Brief -
Without copying any picture, transcribe exactly the lines of the data below from the one containing "Photo: 40205 KINTYRE" through the one containing "Erdbeere abgedeckt mit Schokolade stockfotos".

Raw data -
"""

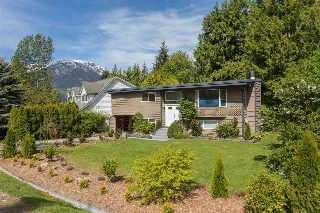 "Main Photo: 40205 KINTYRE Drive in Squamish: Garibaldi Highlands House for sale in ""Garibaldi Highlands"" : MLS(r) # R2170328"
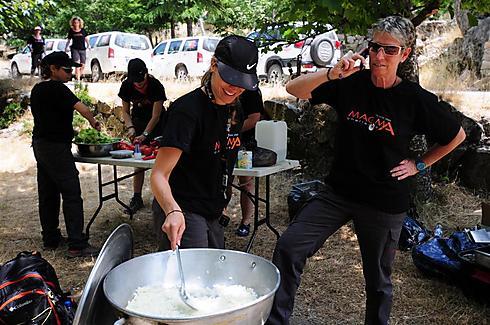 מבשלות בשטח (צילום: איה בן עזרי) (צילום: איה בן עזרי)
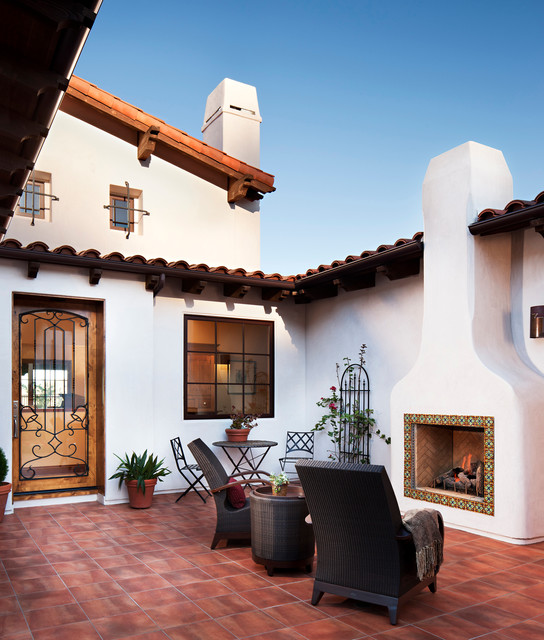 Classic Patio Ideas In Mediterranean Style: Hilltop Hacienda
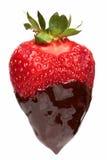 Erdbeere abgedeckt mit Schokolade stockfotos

"""
"""

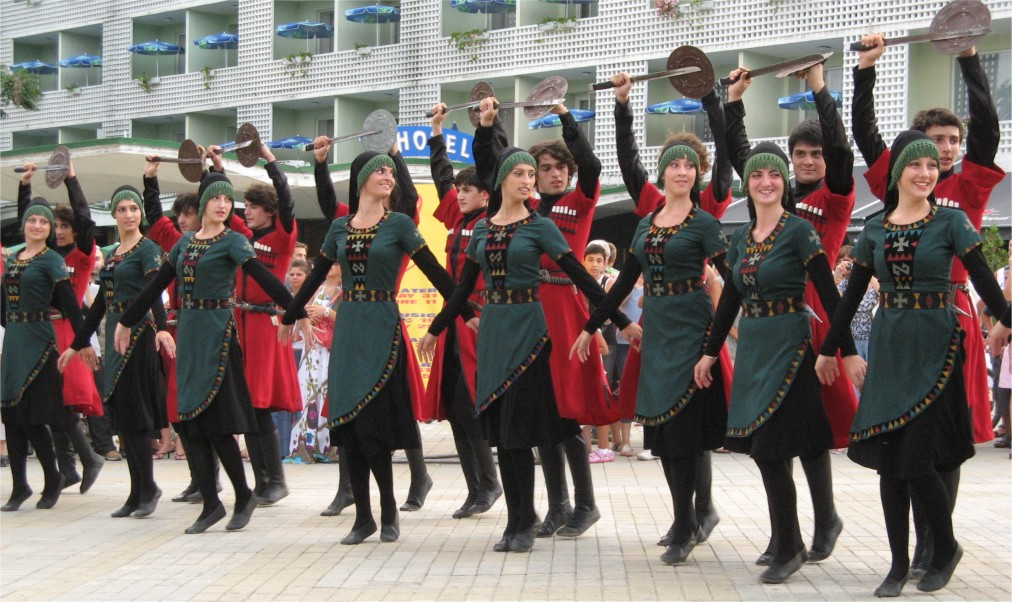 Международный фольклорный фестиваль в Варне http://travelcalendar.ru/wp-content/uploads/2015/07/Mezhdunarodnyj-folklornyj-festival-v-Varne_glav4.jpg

"""
"""

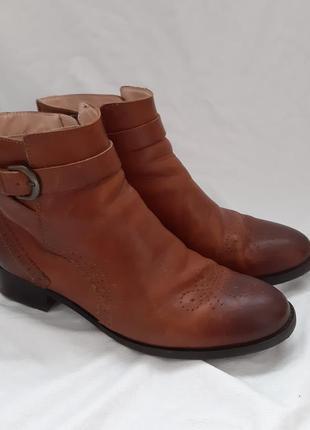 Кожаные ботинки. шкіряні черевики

"""

Solution for this exercise -
 "Main Photo: 40205 KINTYRE Drive in Squamish: Garibaldi Highlands House for sale in ""Garibaldi Highlands"" : MLS(r) # R2170328"
 מבשלות בשטח (צילום: איה בן עזרי) (צילום: איה בן עזרי)
 Classic Patio Ideas In Mediterranean Style: Hilltop Hacienda
 Erdbeere abgedeckt mit Schokolade stockfotos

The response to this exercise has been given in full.